No where left to run
No where left to go
so i hope.

11/17/09 09:56 pm - unfinished business

While I don't feel I have any real enemies, I do have a few people I've met in my life that I've parted ways with and wish I could have had one last conversation before we did.
Whenever I fight with anyone in my life, I perseverate on the entire interaction over and over and am eager to again talk with the person and resolve things. I'd like to think I've grown somewhat over the years. I now focus harder on examining my part in an argument; what did I say/do wrong? Where did I overlook the others feelings or point of view? Was I unreasonable? Did I react too quickly?

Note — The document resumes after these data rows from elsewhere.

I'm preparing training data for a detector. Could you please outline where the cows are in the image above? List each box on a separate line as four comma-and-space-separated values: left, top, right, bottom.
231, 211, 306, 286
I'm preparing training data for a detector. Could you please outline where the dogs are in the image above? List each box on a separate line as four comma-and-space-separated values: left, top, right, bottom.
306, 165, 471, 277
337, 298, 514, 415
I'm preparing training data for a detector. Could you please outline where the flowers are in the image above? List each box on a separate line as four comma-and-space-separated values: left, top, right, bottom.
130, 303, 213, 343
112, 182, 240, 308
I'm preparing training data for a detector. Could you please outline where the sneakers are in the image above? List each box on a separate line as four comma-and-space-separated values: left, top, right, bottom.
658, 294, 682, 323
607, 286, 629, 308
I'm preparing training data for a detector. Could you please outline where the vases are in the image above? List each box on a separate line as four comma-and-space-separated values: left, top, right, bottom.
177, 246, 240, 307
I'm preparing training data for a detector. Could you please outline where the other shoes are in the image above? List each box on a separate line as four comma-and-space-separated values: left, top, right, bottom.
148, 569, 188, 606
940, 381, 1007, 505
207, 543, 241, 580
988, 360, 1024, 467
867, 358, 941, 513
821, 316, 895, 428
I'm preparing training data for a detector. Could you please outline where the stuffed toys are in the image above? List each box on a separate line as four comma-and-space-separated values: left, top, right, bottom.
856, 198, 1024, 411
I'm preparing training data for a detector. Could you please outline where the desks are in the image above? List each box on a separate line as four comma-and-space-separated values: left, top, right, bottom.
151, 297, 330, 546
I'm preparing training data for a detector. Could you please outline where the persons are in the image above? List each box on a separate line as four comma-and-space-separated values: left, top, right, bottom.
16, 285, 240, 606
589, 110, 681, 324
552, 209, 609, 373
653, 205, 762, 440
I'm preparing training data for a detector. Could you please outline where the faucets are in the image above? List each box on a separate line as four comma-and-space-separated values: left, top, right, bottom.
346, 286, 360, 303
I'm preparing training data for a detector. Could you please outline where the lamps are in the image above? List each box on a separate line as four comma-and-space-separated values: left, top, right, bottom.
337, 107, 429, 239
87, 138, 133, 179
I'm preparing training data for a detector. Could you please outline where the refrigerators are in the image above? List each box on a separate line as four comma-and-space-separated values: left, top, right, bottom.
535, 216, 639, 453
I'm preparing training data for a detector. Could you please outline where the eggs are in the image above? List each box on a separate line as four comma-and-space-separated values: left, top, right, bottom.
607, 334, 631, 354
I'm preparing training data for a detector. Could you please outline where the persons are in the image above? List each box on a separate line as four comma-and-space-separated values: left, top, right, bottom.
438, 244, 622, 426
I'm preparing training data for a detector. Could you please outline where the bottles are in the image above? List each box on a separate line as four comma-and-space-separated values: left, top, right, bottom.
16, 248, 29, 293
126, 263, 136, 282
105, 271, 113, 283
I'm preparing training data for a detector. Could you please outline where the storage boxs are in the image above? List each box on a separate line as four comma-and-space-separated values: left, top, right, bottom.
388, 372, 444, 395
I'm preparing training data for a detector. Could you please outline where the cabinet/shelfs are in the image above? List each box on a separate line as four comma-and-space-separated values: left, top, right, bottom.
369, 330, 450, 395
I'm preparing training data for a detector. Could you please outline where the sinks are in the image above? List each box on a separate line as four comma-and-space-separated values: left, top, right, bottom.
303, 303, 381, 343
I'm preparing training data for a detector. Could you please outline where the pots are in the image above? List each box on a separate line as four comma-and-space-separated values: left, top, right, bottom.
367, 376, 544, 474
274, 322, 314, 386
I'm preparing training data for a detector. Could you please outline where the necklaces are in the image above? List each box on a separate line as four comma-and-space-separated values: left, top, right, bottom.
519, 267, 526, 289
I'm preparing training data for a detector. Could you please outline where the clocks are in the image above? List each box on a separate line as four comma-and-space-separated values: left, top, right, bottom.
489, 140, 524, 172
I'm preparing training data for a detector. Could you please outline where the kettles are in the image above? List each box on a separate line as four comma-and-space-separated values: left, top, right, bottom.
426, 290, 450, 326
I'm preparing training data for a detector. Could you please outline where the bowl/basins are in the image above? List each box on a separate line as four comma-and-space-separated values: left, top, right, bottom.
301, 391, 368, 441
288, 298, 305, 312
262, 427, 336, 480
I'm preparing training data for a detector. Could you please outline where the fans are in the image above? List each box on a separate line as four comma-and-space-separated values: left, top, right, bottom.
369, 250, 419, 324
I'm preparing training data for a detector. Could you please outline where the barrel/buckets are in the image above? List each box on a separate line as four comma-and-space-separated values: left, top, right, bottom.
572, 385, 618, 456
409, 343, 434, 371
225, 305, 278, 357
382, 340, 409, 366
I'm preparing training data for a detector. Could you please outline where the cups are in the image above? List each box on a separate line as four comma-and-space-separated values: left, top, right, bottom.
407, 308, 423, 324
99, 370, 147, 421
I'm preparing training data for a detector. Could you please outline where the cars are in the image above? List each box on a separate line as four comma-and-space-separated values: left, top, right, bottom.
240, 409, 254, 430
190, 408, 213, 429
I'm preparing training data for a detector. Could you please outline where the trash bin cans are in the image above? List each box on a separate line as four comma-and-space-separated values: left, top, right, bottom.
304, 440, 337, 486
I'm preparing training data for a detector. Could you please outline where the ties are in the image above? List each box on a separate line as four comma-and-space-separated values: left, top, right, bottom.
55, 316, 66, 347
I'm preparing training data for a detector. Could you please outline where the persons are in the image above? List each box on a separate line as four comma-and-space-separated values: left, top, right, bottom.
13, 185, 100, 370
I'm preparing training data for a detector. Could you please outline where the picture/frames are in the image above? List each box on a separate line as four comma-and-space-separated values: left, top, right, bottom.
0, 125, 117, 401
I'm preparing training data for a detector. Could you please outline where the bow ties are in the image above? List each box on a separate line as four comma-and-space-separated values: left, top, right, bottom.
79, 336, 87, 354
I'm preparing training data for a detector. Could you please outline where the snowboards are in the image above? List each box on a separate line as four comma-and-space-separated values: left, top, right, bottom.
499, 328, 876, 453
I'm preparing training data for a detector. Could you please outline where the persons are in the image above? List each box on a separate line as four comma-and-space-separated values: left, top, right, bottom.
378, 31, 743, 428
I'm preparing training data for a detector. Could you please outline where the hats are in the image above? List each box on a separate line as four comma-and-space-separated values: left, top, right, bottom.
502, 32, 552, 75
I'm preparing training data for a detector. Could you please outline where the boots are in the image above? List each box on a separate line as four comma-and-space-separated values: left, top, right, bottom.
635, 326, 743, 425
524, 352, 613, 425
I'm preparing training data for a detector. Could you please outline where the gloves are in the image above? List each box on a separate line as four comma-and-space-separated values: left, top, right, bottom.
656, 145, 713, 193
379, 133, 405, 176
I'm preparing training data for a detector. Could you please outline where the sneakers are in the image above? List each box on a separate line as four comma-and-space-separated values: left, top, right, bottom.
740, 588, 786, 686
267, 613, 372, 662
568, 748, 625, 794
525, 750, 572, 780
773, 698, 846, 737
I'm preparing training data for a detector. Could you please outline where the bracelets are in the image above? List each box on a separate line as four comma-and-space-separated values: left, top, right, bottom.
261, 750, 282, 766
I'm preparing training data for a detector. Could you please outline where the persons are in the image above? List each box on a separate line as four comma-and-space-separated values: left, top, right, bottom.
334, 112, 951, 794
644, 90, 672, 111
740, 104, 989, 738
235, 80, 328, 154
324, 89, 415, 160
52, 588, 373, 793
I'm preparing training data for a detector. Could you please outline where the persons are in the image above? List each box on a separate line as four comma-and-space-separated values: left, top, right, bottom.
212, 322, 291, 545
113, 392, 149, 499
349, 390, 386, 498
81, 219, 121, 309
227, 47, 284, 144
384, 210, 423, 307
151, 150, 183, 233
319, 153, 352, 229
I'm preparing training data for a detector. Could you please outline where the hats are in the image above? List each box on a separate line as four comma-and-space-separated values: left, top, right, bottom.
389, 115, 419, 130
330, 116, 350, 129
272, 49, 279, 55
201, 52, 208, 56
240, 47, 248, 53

Generally, I've come to find that both parties always have a hand in what went down.
What I can't understand, despite my maturity, is when other people can't have this same reflection. I can't understand people who just cut ties with you with no explanation. I can't understand people who continuously hurt me and walk away and don't seem to care at all about my feelings. I can't understand people who can say such hurtful things to me and not ever apologize for them.
I'd like to have one last conversation with a few of these peoples. Tell them how I feel and have them tell me how they feel. I think too often we assume how others feel and truth is maybe there's a reason things were left off the way they were, but I just want to know why. I can't stand not having an understanding and clear grasp on things.
There's a best friend who has slowly grown distant and never seems to want to discuss why. There's this boy who has hurt me so many times I've lost count and though he's admitted it, still continues to do it and i can't understand why. There's another boy who just can't seem to let me in and also is back and forth with his feelings but won't ever give me a clear picture of how he feels. There's this friend who I miss so dearly and though we recently were able to reconnect, still keeps his distance and I don't know why.
These people often cross my mind, I can't seem to let go no matter how much time passes. I just want answers and maybe I could move on, but until then I can only think of memories past and cry from my frustration.
Maybe it all comes down to vanity and maybe I just want to feel wanted. After all when someone ceases contact with you or just makes no effort to make a relationship better and allows it deteriorate it makes you feel like the relationship doesn't matter to them. This is what hurts the most, because the relationships I had with the people I mentioned previously, mattered a great deal to me.

4/24/09 05:19 pm - work

Just thinking about how incredibly fortunate I am and how much I love my job.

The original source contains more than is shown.